The web-based application, Streetwyse, has been deployed to officers' mobile devices to speed up the process of getting suspects interviewed by avoiding the need to return to a police station to check records.
The application, a mobile version of the force's computerised intelligence system Wyse, enables officers to search by full name, surname, date of birth and a "sounds like" query - the best approximation of the name.
If an individual is on the intelligence system, the application tells the officer whether that person is potentially dangerous and whether there are warrants out for their arrest. It also provides a hyperlink to a full record and a colour photo of the individual.
West Yorkshire Police's director of information systems, Paul Friday, said, "We are talking a matter of seconds before [the mobile-enabled system] finds the right person."
To protect the information accessible through the application, the devices are password-enabled and configured to time out. Lost devices can be remotely "stunned" and cleared. Sim cards can also be remotely wiped.
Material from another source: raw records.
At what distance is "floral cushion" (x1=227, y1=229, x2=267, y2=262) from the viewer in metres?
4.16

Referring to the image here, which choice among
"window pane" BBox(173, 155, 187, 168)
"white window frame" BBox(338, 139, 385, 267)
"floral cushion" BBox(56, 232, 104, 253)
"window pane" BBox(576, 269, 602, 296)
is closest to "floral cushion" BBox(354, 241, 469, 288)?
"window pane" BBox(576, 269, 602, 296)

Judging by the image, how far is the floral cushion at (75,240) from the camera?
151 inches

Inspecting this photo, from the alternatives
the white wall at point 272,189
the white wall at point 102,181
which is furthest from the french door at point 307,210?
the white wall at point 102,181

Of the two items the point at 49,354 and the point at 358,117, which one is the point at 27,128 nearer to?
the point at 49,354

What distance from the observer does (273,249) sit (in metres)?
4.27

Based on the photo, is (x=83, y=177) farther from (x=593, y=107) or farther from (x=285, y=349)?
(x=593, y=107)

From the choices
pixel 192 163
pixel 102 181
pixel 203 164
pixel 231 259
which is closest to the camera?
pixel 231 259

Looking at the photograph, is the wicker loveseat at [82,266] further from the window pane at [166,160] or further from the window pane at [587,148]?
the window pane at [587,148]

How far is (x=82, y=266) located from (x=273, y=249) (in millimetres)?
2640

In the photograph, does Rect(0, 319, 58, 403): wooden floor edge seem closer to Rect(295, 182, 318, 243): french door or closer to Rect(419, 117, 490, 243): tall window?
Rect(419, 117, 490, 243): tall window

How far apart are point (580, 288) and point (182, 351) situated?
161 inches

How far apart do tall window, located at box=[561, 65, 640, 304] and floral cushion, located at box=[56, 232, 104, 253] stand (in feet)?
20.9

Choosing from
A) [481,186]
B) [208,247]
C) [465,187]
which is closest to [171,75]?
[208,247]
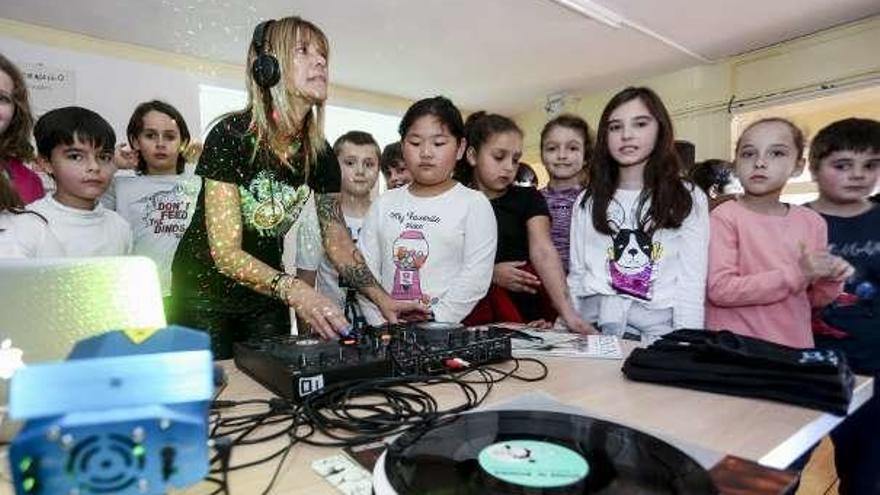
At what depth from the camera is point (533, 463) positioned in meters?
0.43

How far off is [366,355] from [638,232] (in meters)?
0.90

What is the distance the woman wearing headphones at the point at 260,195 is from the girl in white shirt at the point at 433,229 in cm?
20

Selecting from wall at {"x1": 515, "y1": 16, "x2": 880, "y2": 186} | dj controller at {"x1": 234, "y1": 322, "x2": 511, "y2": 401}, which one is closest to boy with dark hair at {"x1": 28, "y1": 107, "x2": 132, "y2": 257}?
dj controller at {"x1": 234, "y1": 322, "x2": 511, "y2": 401}

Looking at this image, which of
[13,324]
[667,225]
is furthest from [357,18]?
[13,324]

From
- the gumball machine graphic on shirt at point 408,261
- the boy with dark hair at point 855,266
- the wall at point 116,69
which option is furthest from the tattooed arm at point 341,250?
the wall at point 116,69

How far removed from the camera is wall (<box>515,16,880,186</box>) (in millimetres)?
3645

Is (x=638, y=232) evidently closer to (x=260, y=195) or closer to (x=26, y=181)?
(x=260, y=195)

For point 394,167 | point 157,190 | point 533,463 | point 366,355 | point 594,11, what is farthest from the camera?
point 594,11

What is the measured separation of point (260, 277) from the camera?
0.99 meters

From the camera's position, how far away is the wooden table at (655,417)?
493 millimetres

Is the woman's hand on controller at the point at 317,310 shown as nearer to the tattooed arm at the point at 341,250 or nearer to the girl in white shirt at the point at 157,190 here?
the tattooed arm at the point at 341,250

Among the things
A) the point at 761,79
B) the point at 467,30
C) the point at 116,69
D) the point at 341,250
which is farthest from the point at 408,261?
the point at 761,79

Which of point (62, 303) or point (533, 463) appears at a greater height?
point (62, 303)

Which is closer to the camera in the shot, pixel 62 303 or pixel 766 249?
pixel 62 303
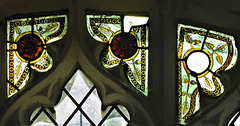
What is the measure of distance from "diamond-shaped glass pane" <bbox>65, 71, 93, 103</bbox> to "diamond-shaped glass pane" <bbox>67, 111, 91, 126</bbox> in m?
0.10

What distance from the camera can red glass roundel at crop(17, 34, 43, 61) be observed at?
4262 millimetres

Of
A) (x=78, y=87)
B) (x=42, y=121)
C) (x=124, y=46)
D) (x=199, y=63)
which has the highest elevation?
(x=124, y=46)

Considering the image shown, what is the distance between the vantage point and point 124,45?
14.0 feet

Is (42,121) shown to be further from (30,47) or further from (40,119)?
(30,47)

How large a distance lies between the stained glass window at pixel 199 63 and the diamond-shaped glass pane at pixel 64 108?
0.68 meters

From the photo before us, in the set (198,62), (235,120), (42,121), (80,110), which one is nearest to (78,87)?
(80,110)

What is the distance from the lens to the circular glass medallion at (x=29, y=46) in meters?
4.26

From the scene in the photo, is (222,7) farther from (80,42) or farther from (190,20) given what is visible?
(80,42)

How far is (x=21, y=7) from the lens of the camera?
4.28 meters

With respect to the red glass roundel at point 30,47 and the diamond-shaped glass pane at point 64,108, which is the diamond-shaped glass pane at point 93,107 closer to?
the diamond-shaped glass pane at point 64,108

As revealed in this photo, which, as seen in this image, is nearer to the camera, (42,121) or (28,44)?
(42,121)

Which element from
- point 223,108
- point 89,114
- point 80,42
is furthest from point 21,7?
point 223,108

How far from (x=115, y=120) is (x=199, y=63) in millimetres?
652

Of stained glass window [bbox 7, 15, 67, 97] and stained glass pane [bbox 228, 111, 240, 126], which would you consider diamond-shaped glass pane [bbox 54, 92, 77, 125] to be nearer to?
stained glass window [bbox 7, 15, 67, 97]
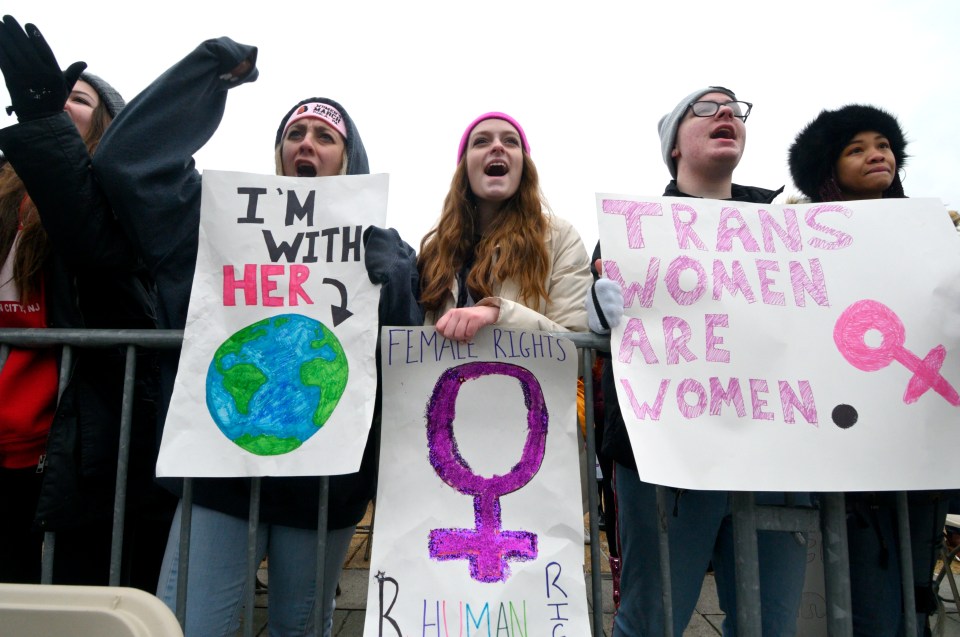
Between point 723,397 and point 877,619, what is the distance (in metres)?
1.07

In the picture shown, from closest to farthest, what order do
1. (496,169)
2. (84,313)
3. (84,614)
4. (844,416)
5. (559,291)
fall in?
(84,614)
(844,416)
(84,313)
(559,291)
(496,169)

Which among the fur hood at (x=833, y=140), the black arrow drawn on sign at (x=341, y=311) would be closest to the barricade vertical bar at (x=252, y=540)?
the black arrow drawn on sign at (x=341, y=311)

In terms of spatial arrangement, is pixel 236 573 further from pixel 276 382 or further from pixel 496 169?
pixel 496 169

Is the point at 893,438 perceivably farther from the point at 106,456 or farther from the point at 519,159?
the point at 106,456

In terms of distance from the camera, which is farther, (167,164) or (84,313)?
(84,313)

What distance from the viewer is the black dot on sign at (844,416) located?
1410mm

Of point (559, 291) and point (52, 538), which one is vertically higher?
point (559, 291)

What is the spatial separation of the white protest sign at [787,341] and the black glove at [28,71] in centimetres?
151

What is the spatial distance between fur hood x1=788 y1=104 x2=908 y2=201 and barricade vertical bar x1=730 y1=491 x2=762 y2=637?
4.73ft

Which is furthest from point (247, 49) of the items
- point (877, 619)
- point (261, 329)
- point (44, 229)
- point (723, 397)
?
point (877, 619)

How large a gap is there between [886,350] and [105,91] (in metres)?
2.54

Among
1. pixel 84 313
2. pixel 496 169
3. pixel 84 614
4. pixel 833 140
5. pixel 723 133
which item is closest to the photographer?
pixel 84 614

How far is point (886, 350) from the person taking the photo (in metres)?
1.46

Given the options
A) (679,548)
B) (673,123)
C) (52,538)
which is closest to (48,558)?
(52,538)
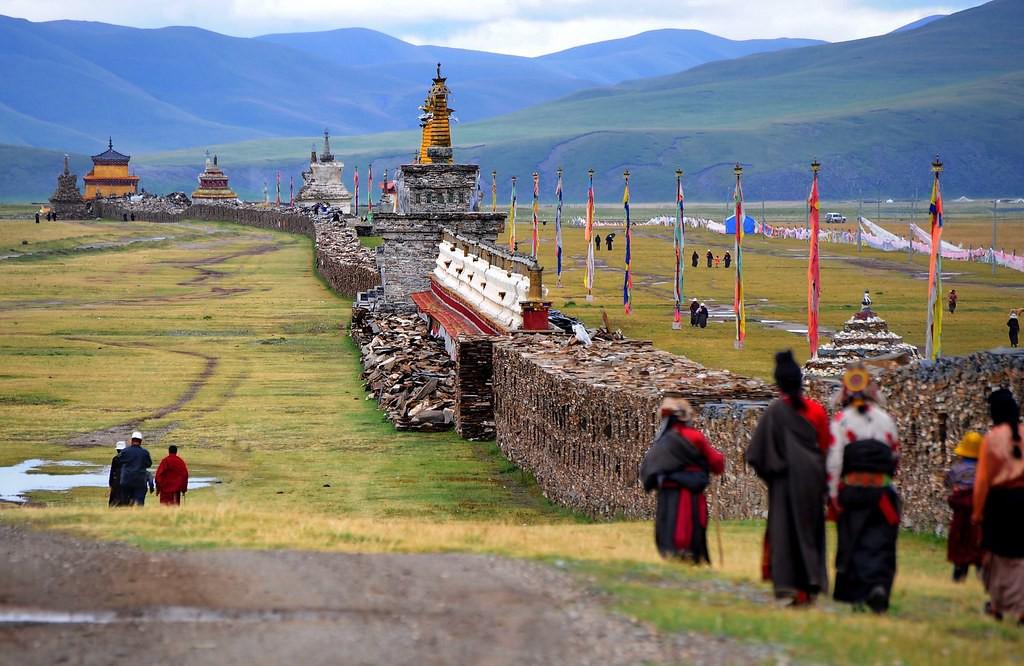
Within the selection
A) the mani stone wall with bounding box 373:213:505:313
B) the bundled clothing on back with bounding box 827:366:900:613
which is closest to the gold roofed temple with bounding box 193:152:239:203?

Information passing to and from the handheld is encrypted, as the force uses Research In Motion's push data system to access the application. Intelligence on suspects is routed through Research In Motion's network operating centre to individual Blackberry devices.
Police officers also have access to the Police National Computer, which holds records on everyone with a criminal conviction in the UK, through their Blackberry devices. West Yorkshire Police has the largest deployment of mobile devices with access to the PNC in the UK.
The force estimated that its officers would spend a total of 44,000 more hours on the beat this year because they have the mobile devices.